Preview of generated llms.txt

# Active Agent

> ActiveAgent extends Rails MVC to AI interactions. Build intelligent agents using familiar patterns — controllers, actions, callbacks, and views. The AI framework for Rails with less code & more fun.

## Getting Started

- [Getting Started](https://docs.activeagents.ai/getting_started): Build AI agents with Rails in minutes. Learn how to install, configure, and create your first agent.

## Framework

- [Active Agent](https://docs.activeagents.ai/framework): ActiveAgent extends Rails MVC to AI interactions. Build intelligent agents using familiar patterns—controllers, actions, callbacks, and views.
- [Agents](https://docs.activeagents.ai/agents): Controllers for AI interactions with actions, callbacks, views, and concerns that generate AI responses instead of rendering HTML.
- [Providers](https://docs.activeagents.ai/providers): Connect your agents to AI services through a unified interface. Switch between OpenAI, Anthropic, local models, or testing mocks without changing agent code.
- [Configuration](https://docs.activeagents.ai/framework/configuration): Flexible configuration for framework-level settings and provider-specific options. Configure retry strategies, logging, and multiple AI providers with environment-specific settings.
- [Instrumentation and Logging](https://docs.activeagents.ai/framework/instrumentation): Monitor provider operations using ActiveSupport::Notifications. Track performance metrics, debug generation flows, and integrate with external monitoring services.
- [Retries](https://docs.activeagents.ai/framework/retries): Automatic retry mechanisms for handling rate limits, timeouts, and transient errors using provider-native SDK retry strategies with exponential backoff.
- [Rails Integration](https://docs.activeagents.ai/framework/rails): Install ActiveAgent in Rails applications with generators for agents, actions, and views. Configure providers and leverage familiar Rails conventions.
- [Testing ActiveAgent Applications](https://docs.activeagents.ai/framework/testing): Testing strategies for ActiveAgent applications with credential management, VCR integration, and test patterns.

## Agents

- [Actions](https://docs.activeagents.ai/actions): Public methods in your agent that define specific AI behaviors using prompt() for text generation or embed() for vector embeddings.
- [Generation](https://docs.activeagents.ai/agents/generation): Execute AI generations synchronously with prompt_now or asynchronously with prompt_later using ActiveAgent's generation methods.
- [Agent Instructions](https://docs.activeagents.ai/agents/instructions): System-level messages that guide agent behavior, personality, capabilities, and tool usage.
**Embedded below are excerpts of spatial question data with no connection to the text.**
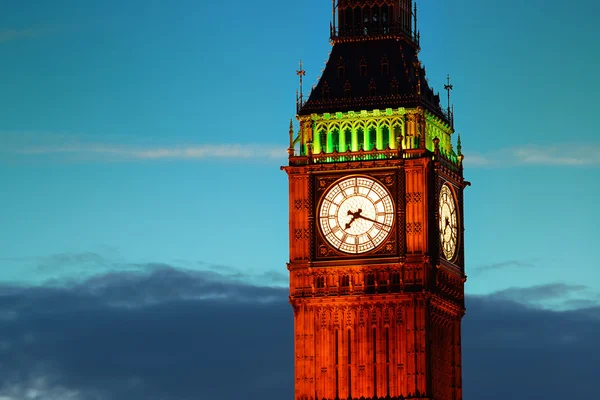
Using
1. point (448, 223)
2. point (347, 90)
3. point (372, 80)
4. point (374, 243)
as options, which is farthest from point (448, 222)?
point (347, 90)

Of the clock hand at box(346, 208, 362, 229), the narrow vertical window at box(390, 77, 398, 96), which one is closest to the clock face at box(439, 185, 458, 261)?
the clock hand at box(346, 208, 362, 229)

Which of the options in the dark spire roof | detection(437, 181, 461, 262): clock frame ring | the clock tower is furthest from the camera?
the dark spire roof

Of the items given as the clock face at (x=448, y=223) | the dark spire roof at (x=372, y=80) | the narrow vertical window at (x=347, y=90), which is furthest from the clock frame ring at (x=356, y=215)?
the narrow vertical window at (x=347, y=90)

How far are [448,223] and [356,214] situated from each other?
499 cm

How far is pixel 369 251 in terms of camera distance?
125000mm

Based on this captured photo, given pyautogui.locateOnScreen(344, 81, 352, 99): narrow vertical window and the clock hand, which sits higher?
pyautogui.locateOnScreen(344, 81, 352, 99): narrow vertical window

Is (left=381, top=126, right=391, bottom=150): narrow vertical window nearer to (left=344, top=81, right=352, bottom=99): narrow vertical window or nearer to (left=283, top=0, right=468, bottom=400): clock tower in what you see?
(left=283, top=0, right=468, bottom=400): clock tower

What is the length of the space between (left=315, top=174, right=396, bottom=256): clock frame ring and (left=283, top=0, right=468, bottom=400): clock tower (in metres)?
0.05

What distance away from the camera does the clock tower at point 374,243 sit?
124188mm

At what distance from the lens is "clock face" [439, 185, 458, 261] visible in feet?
416

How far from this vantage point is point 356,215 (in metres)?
125

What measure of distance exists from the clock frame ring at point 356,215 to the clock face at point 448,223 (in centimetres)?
302

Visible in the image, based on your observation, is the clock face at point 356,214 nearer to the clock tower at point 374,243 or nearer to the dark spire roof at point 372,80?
the clock tower at point 374,243

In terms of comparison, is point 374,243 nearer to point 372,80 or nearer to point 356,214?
point 356,214
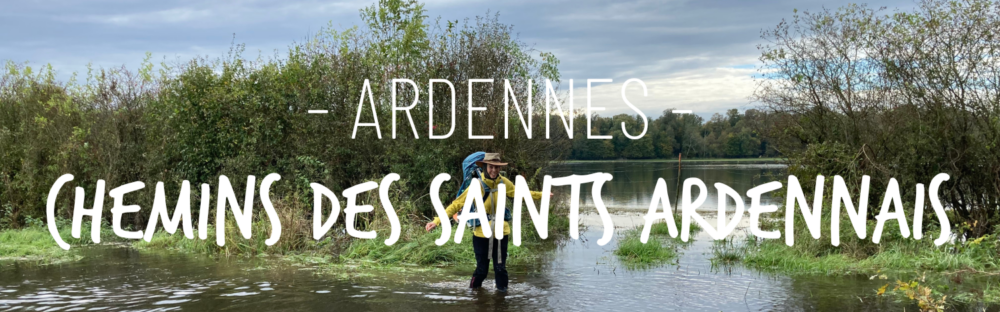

The agent's operating manual for every interaction.
- [Streaming](https://docs.activeagents.ai/agents/streaming): Stream responses from AI providers in real-time using callbacks that execute at different points in the streaming lifecycle.
- [Callbacks](https://docs.activeagents.ai/agents/callbacks): Control agent lifecycle with generation, prompting, embedding, and streaming callbacks for setup, validation, cleanup, and real-time response handling.
- [Error Handling](https://docs.activeagents.ai/agents/error_handling): Build resilient agents with automatic retries for network failures and application-level rescue handlers for custom error recovery.

## Actions

- [Messages](https://docs.activeagents.ai/actions/messages): Build conversation context with messages containing roles (user, assistant, system, tool) and content (text, images, documents) in native or unified format.
- [Embeddings](https://docs.activeagents.ai/actions/embeddings): Generate vector embeddings from text to enable semantic search, clustering, and similarity comparison in your AI applications.
- [Tools](https://docs.activeagents.ai/actions/tools): Extend agents with callable functions that LLMs can trigger during generation. Unified interface across providers for function calling.
- [Model Context Protocols (MCP)](https://docs.activeagents.ai/actions/mcps): Connect agents to external services and APIs using the Model Context Protocol. Universal integration for tools and data sources.
- [Structured Output](https://docs.activeagents.ai/actions/structured_output): Control JSON responses from AI models with json_object for simple output or json_schema for validated structured data.
- [Usage Statistics](https://docs.activeagents.ai/actions/usage): Track token usage and performance metrics across all AI providers with normalized usage objects.

## Providers

- [Anthropic Provider](https://docs.activeagents.ai/providers/anthropic): Integration with Claude models including Sonnet 4.5, Haiku 4.5, and Opus 4.1. Advanced reasoning, extended context windows, thinking mode, and strong performance on complex tasks.
- [Ollama Provider](https://docs.activeagents.ai/providers/ollama): Local LLM inference using Ollama platform. Run Llama 3, Mistral, and Gemma locally without external APIs. Perfect for privacy-sensitive applications and development.
- [OpenAI Provider](https://docs.activeagents.ai/providers/open_ai): Integration with GPT models including GPT-5, GPT-4.1, GPT-4o, and o3. Responses API with built-in tools or traditional Chat Completions API for standard interactions.
- [OpenRouter Provider](https://docs.activeagents.ai/providers/open_router): Access 200+ AI models from multiple providers through unified API. Intelligent routing, automatic fallbacks, multimodal support, PDF processing, and cost optimization.
- [Mock Provider](https://docs.activeagents.ai/providers/mock): Testing provider for developing and testing agents without API calls or costs. Returns predictable pig latin responses and generates random embeddings.

## Examples

- [Browser Use Agent](https://docs.activeagents.ai/examples/browser-use-agent): Browser automation with AI-driven control. Navigate web pages, interact with elements, extract content, and take screenshots using Cuprite/Chrome.
- [Data Extraction](https://docs.activeagents.ai/examples/data_extraction_agent): Extract structured data from PDF resumes using AI-powered parsing. Demonstrates multimodal input and structured output with JSON schemas.
- [MCP Integration Agent](https://docs.activeagents.ai/examples/mcp-integration-agent): Connect ActiveAgent with external services through Model Context Protocol. Demonstrates standardized integration with cloud storage, APIs, and custom services.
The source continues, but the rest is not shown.